Work instructions:
Reproduce the passage of the court excerpt below, starting with "Even if the" and going on through "7, 20-23 (2008).".

[START OF Quoted passage]

Even if the decision were reviewable by the courts, Petitioner has presented no evidence refuting the Navy's showing that he was properly selected for this active duty assignment. (See Packard Decl., ECF No. 4-5.) Thus, he cannot make a clear showing of a likelihood of success on the merits, and an injunction against his deployment would not be warranted. See Winter v. Nat'l Res. Defense Council, Inc., 555 U.S. 7, 20-23 (2008).
Moreover, it appears that Petitioner has not exhausted his available remedies as required under 28 U.S.C. § 2241, as he has a pending action challenging his deployment via a formal Complaint of Wrongs under Article 1150 of the Navy Regulations. See Williams, 762 F.2d at 359; Cole v. Spear, 747 F.2d 217, 220 (4th Cir. 1974) (holding that the district court should have declined to exercise jurisdiction over a petition by a member of the armed services seeking discharge as a conscientious objector because her application for separation had been neither granted nor denied).
Notably, the respondent contends that Petitioner could have used a different procedure to challenge his deployment, and that Petitioner elected not to pursue that remedy. (See Mem. Opp'n at 5, ECF No. 4 at 10; see also Packard Decl. ¶ 9, ECF No. 4-5 at 5.) --------
Based on the foregoing, the court therefore recommends that the petition for a writ of habeas corpus be dismissed. Due to Petitioner's imminent deployment which would moot the petition and divest this court of jurisdiction, the court hereby shortens Petitioner's time to file objections to this Report and Recommendation. Any objections must be filed by 10:00 a.m. on Monday, August 13, 2018. The Assistant U.S. Attorney who entered a notice of appearance in this case after it was transferred to this district is directed to make every reasonable effort to provide a copy of the instant Report and Recommendation to Petitioner at his location on Fort Jackson and email a copy to Petitioner at the address listed in the Complaint as expeditiously as possible so that he may file any objections by the deadline imposed herein, and file a certification of her efforts by August 13, 2018 at 10:00 a.m. August 12, 2018
Columbia, South Carolina
Paige J. Gossett
UNITED STATES MAGISTRATE JUDGE
The parties' attention is directed to the important notice on the next page.

[END OF Quoted passage]
[START OF Supplied data]

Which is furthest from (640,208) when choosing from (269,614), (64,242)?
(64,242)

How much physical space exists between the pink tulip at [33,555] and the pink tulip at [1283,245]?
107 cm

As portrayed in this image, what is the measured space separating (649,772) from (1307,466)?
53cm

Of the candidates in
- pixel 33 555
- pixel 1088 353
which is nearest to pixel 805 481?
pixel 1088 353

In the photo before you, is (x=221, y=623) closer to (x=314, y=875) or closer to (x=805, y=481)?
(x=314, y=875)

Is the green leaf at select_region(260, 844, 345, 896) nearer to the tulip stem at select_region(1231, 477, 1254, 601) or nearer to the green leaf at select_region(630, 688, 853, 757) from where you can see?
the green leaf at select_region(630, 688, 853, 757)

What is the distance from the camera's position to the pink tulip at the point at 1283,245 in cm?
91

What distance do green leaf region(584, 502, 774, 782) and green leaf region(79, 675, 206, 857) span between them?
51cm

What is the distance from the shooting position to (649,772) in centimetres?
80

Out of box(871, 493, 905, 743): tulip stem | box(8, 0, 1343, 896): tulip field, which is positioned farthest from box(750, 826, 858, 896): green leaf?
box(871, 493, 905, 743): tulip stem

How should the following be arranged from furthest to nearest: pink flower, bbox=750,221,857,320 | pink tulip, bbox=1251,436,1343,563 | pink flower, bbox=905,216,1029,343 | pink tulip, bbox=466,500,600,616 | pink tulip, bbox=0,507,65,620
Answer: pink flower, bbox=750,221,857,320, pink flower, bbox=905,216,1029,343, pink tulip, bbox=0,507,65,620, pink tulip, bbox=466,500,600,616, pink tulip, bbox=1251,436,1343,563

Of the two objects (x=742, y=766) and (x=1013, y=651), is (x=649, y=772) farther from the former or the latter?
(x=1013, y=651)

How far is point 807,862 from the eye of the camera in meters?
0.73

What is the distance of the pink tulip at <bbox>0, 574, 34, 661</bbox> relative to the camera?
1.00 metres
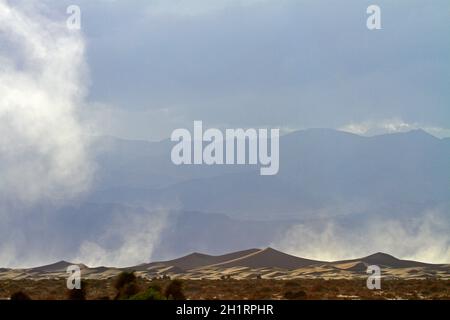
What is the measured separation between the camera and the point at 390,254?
165 feet

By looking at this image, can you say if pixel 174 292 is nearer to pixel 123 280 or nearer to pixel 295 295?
pixel 123 280

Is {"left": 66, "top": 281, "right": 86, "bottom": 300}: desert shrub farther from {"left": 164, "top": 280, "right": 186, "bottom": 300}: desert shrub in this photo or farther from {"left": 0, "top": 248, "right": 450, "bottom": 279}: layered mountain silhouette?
{"left": 0, "top": 248, "right": 450, "bottom": 279}: layered mountain silhouette

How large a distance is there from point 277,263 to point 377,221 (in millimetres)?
10445

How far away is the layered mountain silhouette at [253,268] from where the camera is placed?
146ft

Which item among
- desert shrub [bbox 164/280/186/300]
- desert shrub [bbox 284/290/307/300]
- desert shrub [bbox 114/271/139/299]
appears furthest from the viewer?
desert shrub [bbox 284/290/307/300]

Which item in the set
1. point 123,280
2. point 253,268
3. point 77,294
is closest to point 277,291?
point 123,280

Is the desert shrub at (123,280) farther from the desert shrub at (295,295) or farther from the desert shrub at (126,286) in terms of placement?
the desert shrub at (295,295)

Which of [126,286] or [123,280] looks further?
[123,280]

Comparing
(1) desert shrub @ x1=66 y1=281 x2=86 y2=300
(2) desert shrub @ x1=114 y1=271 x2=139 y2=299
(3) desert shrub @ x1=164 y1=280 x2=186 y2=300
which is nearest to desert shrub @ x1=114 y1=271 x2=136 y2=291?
(2) desert shrub @ x1=114 y1=271 x2=139 y2=299

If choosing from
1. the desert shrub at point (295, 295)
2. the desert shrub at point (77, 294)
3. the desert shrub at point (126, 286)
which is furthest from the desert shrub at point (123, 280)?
the desert shrub at point (295, 295)

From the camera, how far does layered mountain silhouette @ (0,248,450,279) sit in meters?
44.5

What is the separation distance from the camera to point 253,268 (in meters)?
48.5
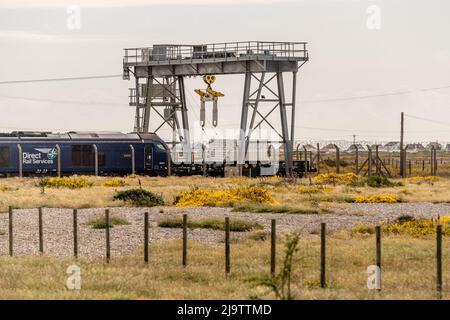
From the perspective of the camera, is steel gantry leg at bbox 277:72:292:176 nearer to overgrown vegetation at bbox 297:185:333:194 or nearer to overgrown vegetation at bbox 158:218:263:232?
overgrown vegetation at bbox 297:185:333:194

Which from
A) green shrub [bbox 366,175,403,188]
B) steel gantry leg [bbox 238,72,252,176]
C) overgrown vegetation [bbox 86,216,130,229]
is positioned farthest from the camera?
steel gantry leg [bbox 238,72,252,176]

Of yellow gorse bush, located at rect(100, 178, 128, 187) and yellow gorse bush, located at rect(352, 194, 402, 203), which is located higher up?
yellow gorse bush, located at rect(100, 178, 128, 187)

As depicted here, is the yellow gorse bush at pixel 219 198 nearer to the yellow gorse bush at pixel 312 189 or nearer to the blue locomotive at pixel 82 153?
the yellow gorse bush at pixel 312 189

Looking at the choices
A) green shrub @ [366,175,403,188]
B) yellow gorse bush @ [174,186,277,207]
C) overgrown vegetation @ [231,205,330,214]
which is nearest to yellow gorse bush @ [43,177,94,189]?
yellow gorse bush @ [174,186,277,207]

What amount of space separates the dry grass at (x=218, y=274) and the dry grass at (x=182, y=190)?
1474cm

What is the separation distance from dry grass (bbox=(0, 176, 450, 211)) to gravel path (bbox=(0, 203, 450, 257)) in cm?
225

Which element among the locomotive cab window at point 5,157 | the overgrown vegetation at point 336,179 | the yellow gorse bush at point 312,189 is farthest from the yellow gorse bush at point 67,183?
the overgrown vegetation at point 336,179

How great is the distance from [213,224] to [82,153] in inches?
1120

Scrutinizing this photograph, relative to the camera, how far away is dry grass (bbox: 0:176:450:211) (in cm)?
3978

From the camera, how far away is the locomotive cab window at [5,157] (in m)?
55.7

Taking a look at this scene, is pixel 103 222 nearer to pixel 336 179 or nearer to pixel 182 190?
pixel 182 190

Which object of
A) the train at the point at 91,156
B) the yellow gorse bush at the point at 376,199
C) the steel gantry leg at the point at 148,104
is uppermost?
the steel gantry leg at the point at 148,104

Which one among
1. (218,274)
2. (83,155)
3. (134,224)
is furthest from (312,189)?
(218,274)

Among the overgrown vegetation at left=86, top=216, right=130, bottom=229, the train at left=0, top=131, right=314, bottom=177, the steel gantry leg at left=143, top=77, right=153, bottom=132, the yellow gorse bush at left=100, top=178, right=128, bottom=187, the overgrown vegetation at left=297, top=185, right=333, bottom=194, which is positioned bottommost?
the overgrown vegetation at left=297, top=185, right=333, bottom=194
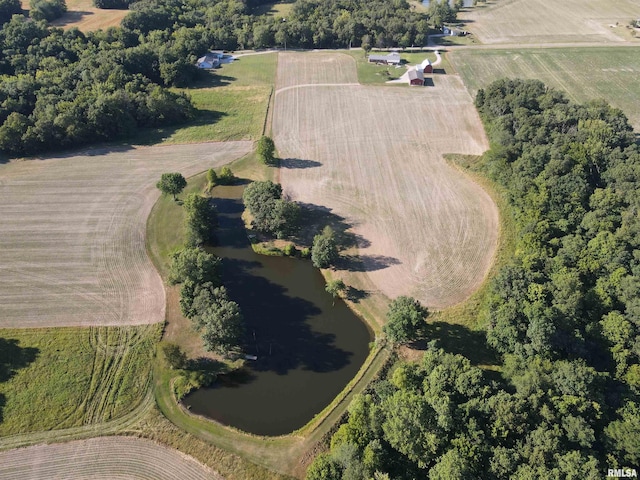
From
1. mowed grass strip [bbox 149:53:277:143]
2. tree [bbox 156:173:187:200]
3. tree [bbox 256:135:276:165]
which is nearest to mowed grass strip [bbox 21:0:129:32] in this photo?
mowed grass strip [bbox 149:53:277:143]

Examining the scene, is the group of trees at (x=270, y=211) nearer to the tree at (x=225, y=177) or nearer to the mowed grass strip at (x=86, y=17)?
the tree at (x=225, y=177)

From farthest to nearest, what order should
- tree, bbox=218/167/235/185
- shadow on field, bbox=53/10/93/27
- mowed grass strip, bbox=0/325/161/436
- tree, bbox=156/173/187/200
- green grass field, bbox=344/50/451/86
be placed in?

[END OF Supplied data]

Correct answer:
Even if the decision were reviewable by the courts, Petitioner has presented no evidence refuting the Navy's showing that he was properly selected for this active duty assignment. (See Packard Decl., ECF No. 4-5.) Thus, he cannot make a clear showing of a likelihood of success on the merits, and an injunction against his deployment would not be warranted. See Winter v. Nat'l Res. Defense Council, Inc., 555 U.S. 7, 20-23 (2008).